Seg, 16/11/2020 - 20:38
Estamos a viver uma situação limite, impensável para quem cresceu no último século e se habituou a acreditar num mundo em permanente progresso, a caminho de vidas gratificantes, longe das misérias que a memória histórica registou.
Afinal há monstros invisíveis que a mais alta ciência muito mal conhece, capazes de nos reduzir à insignificância e semear a desolação e a morte, que esmagam a serenidade, instalam o medo e a insânia.
As lideranças políticas continuam a dar sinais de desorientação, mesmo de pânico, o que não contribui para que as suas decisões sejam encaradas com confiança.
O recolher obrigatório para todos os dias não parece ter suscitado grandes reacções negativas da maioria dos cidadãos, que tinham ouvido elogios a propósito do confinamento da Primavera. Mas as medidas estabelecidas para os fins de semana foram mal recebidas, talvez porque não era possível encontrar-lhes explicação razoavelmente racional, nem justificação para eventuais melhorias na segurança e contenção da epidemia.
De facto, os restaurante têm vindo a cumprir com bastante eficácia as regras de distanciamento, higiene e limitação de grupos, ao mesmo tempo que alargaram o serviço para fora, importante para o conforto diário de largos milhares de pessoas. Não poderem manter um serviço que afinaram há meses parece estranho.
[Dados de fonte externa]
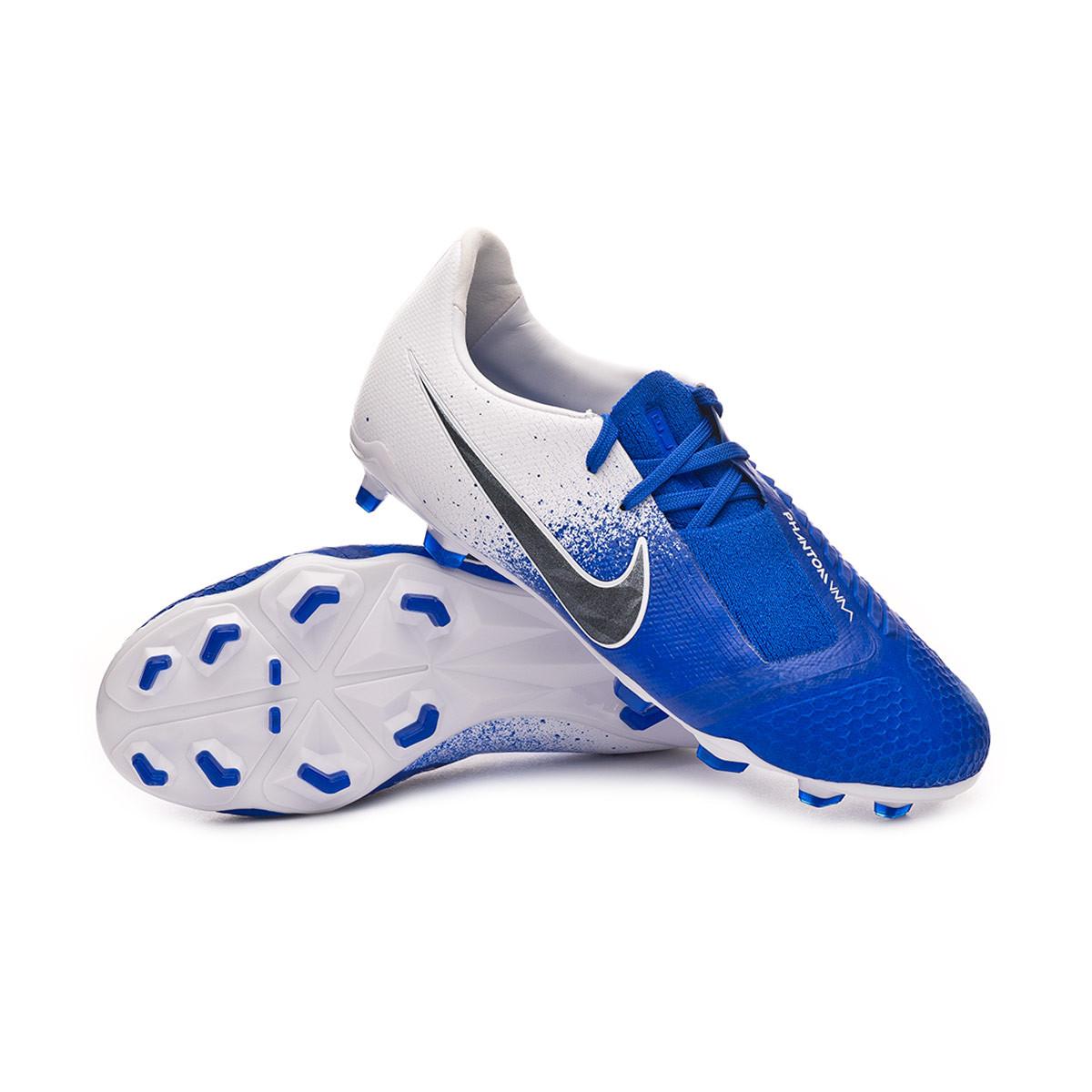 Controlar arrepentirse internacional  Football Boots Nike Kids Phantom Venom Elite FG White-Black-Racer blue -  Football store Fútbol Emotion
Ao mesmo tempo, as primeiras medidas anunciadas não estabeleciam limitações aos horários da grandes superfícies, reconhecendo a sua utilidade para o abastecimento quotidiano, permitindo a distribuição dos consumidores ao longo de todo o dia, importante para que não se verificassem concentrações. Mas, numa reacção inesperada à possibilidade de esses horários serem alargados para mais cedo, nova medida foi decidida: em vez de corrigir tranquilamente o eventual abuso, a solução encontrada foi a da embirração, que prejudicou principalmente quem tem procurado agir com sensatez, não esperando ver-se obrigado a mergulhar na multidão agitada que será inevitável nas cinco horas autorizadas para as compras nas manhãs de sábado e domingo.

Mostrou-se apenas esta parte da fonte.